(Exercise data)

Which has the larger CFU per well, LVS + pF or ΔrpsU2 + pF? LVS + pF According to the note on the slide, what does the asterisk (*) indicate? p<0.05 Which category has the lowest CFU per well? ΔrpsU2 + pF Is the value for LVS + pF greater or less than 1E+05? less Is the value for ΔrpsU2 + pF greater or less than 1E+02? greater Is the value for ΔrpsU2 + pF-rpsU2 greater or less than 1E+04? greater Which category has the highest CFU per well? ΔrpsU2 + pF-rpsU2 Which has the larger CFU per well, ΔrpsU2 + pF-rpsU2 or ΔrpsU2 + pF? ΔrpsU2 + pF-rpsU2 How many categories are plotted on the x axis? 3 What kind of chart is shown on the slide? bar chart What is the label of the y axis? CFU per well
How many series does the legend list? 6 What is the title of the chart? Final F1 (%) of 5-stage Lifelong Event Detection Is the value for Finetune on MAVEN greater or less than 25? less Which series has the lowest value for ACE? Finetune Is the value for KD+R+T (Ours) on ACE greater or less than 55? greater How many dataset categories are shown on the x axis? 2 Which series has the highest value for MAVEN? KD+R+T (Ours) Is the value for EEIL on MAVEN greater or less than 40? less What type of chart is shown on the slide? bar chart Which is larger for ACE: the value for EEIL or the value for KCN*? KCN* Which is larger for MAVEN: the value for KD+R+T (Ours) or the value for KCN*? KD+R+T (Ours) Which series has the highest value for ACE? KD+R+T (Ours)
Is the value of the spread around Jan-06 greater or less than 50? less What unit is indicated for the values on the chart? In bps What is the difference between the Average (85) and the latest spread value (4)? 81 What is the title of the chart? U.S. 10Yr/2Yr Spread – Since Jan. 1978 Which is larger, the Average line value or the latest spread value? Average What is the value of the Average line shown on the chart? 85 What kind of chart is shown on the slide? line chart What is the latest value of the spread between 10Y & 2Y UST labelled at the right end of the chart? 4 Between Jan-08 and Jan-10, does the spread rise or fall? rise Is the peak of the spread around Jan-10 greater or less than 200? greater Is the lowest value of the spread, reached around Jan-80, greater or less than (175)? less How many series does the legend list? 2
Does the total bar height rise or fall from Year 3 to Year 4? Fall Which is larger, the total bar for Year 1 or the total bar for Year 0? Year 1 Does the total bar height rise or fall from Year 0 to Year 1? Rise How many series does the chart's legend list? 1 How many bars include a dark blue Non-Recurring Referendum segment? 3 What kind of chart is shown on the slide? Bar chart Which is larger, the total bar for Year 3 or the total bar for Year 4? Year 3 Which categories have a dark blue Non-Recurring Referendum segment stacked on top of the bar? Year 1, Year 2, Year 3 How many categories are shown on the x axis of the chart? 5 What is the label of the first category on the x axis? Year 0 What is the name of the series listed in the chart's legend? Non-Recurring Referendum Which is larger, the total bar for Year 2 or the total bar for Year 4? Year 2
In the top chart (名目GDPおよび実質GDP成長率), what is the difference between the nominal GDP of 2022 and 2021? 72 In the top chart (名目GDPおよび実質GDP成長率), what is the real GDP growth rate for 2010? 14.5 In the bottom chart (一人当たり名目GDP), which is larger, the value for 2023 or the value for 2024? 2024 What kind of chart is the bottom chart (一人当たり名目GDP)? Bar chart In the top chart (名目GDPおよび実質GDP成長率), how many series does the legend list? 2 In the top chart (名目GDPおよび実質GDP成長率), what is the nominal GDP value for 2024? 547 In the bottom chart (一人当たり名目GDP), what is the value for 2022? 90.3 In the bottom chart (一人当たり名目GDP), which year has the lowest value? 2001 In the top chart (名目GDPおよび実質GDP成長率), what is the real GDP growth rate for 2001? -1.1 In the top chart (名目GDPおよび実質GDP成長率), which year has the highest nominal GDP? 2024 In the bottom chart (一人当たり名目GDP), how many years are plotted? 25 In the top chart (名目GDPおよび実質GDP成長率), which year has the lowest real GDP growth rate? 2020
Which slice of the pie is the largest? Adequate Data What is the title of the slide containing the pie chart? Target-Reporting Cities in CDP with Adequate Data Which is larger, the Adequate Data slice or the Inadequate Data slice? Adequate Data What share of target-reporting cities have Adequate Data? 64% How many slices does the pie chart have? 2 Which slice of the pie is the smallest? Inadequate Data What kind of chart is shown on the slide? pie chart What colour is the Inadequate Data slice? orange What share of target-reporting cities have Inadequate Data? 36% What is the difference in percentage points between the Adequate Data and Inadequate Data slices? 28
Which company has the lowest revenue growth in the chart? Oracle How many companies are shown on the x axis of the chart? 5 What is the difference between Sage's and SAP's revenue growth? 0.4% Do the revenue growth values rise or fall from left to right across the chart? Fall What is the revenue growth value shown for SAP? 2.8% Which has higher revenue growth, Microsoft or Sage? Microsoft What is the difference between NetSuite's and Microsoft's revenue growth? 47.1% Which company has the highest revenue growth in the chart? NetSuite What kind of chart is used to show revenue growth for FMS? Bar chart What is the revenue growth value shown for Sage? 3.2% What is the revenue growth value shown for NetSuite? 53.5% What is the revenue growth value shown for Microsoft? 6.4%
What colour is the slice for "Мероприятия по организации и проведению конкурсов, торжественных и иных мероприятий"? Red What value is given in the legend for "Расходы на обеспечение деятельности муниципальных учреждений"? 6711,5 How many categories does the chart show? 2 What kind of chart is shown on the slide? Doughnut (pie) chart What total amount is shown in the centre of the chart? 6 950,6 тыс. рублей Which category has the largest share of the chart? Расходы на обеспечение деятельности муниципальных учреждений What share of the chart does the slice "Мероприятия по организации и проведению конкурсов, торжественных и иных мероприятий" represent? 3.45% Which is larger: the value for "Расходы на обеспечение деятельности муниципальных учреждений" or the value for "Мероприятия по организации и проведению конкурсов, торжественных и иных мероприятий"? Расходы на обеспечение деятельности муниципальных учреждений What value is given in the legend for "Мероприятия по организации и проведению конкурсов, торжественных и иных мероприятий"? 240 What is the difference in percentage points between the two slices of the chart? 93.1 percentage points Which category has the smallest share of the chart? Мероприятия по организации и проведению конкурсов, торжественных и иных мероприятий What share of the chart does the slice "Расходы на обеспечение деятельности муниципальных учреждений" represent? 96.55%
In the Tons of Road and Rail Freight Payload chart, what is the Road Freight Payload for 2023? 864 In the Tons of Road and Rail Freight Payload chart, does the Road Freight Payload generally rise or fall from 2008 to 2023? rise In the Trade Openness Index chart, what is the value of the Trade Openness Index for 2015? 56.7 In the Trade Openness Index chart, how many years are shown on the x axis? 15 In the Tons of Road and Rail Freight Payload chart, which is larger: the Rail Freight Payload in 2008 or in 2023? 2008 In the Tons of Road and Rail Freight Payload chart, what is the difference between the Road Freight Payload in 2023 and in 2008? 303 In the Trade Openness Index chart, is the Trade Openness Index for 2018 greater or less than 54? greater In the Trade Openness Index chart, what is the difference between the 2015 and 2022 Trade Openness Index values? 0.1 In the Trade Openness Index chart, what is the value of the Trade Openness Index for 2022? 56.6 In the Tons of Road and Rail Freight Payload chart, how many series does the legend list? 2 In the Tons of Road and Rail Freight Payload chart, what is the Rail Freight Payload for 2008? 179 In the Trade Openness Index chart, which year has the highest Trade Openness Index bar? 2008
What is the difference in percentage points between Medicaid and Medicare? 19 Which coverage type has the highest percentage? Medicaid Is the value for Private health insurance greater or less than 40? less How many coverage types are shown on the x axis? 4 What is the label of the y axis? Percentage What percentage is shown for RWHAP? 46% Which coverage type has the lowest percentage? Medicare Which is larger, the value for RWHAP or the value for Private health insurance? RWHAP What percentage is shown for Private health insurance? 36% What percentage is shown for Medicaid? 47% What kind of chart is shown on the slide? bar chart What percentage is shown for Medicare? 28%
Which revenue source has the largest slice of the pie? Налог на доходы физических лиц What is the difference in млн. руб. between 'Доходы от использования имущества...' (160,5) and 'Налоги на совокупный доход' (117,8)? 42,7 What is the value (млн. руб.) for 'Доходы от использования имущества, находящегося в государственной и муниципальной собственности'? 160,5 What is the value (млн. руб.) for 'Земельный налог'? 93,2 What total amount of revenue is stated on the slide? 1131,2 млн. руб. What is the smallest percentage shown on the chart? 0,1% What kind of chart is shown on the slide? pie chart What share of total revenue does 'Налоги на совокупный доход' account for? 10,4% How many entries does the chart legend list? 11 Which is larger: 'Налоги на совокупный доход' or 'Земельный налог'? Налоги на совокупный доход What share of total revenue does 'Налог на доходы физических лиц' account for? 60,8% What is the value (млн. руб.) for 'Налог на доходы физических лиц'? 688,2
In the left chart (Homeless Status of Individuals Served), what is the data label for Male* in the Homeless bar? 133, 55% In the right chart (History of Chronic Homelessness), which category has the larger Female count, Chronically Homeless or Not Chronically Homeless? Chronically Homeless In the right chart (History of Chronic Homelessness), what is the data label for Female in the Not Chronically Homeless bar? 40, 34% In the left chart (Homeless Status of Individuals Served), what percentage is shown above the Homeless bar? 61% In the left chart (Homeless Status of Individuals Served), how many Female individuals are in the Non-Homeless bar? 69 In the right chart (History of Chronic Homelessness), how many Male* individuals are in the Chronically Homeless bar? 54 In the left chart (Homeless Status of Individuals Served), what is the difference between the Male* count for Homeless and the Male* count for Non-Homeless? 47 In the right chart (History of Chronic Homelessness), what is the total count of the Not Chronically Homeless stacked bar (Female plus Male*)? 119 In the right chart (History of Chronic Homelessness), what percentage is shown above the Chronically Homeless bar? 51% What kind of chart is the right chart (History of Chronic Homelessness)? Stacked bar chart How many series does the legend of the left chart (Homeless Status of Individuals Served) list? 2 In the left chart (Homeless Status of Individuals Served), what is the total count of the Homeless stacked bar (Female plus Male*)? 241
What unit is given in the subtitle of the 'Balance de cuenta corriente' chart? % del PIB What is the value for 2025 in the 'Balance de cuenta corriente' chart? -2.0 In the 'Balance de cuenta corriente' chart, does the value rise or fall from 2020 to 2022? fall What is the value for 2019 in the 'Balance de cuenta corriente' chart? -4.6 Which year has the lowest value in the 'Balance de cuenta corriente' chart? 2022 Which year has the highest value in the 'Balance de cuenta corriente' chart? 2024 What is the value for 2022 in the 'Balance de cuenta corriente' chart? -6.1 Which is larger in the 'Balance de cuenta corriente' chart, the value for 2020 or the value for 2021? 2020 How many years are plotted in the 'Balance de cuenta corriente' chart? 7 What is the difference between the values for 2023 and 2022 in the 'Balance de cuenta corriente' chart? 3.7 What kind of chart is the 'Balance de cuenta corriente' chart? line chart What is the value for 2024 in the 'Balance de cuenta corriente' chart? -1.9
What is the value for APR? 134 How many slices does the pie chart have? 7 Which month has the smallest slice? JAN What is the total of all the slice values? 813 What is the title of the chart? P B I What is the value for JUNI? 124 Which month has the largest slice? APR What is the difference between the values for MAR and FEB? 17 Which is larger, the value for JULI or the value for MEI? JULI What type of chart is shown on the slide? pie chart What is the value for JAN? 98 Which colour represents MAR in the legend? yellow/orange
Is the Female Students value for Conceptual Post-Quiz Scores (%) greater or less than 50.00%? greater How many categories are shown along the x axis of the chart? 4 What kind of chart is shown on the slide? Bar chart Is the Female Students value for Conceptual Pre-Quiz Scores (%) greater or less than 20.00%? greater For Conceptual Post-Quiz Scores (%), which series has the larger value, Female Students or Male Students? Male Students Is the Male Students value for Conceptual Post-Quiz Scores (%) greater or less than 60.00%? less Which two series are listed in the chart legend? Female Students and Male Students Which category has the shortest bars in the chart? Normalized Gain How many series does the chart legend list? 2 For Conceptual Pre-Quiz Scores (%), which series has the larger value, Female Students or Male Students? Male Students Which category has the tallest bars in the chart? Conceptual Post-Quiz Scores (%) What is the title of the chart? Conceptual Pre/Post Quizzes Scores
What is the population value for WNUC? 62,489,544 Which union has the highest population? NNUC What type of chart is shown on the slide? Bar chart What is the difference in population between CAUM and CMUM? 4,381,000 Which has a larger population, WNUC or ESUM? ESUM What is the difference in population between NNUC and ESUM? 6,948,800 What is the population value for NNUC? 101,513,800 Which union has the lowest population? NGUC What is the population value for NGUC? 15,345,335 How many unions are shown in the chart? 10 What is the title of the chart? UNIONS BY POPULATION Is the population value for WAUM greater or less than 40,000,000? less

(End Exercise data)

Return, word for word, the entries from the very beginning through the line containing "How many series does the legend list? 6", with that line included.

== Answer section ==
Which has the larger CFU per well, LVS + pF or ΔrpsU2 + pF? LVS + pF According to the note on the slide, what does the asterisk (*) indicate? p<0.05 Which category has the lowest CFU per well? ΔrpsU2 + pF Is the value for LVS + pF greater or less than 1E+05? less Is the value for ΔrpsU2 + pF greater or less than 1E+02? greater Is the value for ΔrpsU2 + pF-rpsU2 greater or less than 1E+04? greater Which category has the highest CFU per well? ΔrpsU2 + pF-rpsU2 Which has the larger CFU per well, ΔrpsU2 + pF-rpsU2 or ΔrpsU2 + pF? ΔrpsU2 + pF-rpsU2 How many categories are plotted on the x axis? 3 What kind of chart is shown on the slide? bar chart What is the label of the y axis? CFU per well
How many series does the legend list? 6 What is the title of the chart? Final F1 (%) of 5-stage Lifelong Event Detection Is the value for Finetune on MAVEN greater or less than 25? less Which series has the lowest value for ACE? Finetune Is the value for KD+R+T (Ours) on ACE greater or less than 55? greater How many dataset categories are shown on the x axis? 2 Which series has the highest value for MAVEN? KD+R+T (Ours) Is the value for EEIL on MAVEN greater or less than 40? less What type of chart is shown on the slide? bar chart Which is larger for ACE: the value for EEIL or the value for KCN*? KCN* Which is larger for MAVEN: the value for KD+R+T (Ours) or the value for KCN*? KD+R+T (Ours) Which series has the highest value for ACE? KD+R+T (Ours)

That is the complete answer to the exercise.